Which sequence features promote R-loop formation during transcription?

Cells form R-loops when the nascent RNA hybridizes back to its DNA template, displacing the non-template strand. Sequence features that favor this structure are predictable and profoundly influence where R-loops arise during transcription.

Sequence determinants that promote R-loop formation

High GC skew and G-richness on the non-template strand make RNA:DNA hybridization thermodynamically favorable because guanine-rich RNA pairs form more stable hybrids. Stretches of consecutive guanines and clustered G nucleotides promote the displaced single DNA strand to fold into G-quadruplexes, which stabilize the R-loop. Regions with CpG islands and high GC content at promoters or terminators are particularly prone to R-loop formation. Low intrinsic nucleosome occupancy and open chromatin expose single-stranded DNA, facilitating RNA re-annealing. Strong, processive transcription combined with promoter-proximal pausing increases the dwell time of the RNA near the template, raising the probability of hybridization. Local DNA topology also matters: negative supercoiling behind elongating RNA polymerase lowers the energy barrier for strand separation and favors hybrid formation.

Causes, relevance, and biological consequences

These sequence and topological features interact with cellular factors to determine R-loop landscapes. María Aguilera at University of Seville and Roberto García-Muse at Pompeu Fabra University have emphasized that R-loops are not mere byproducts but can cause genome instability when persistent, by generating single-stranded DNA vulnerable to damage and by provoking collisions between transcription and replication machineries. In some genomic contexts, R-loops have beneficial roles, helping regulate gene expression, facilitating class switch recombination in immune cells, or marking sites of epigenetic regulation. However, their persistence is linked to human diseases: neurodegenerative disorders and cancers often show altered R-loop homeostasis.

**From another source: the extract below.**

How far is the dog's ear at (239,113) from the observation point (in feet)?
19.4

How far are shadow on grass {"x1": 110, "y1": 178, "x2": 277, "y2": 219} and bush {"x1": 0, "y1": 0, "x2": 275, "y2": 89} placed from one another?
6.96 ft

Regional and organismal nuance shapes R-loop biology. Bacterial genomes, with different transcription termination mechanisms, exhibit distinct R-loop patterns compared with vertebrate genomes where CpG-rich promoters and chromatin structure play larger roles. Environmental stressors that change transcription rates or DNA supercoiling can shift R-loop formation patterns, with potential territorial consequences for tissue-specific disease vulnerability. Understanding the sequence features that promote R-loops helps target genome-stability pathways and informs therapeutic strategies that aim to modulate R-loop levels without disrupting their regulatory functions.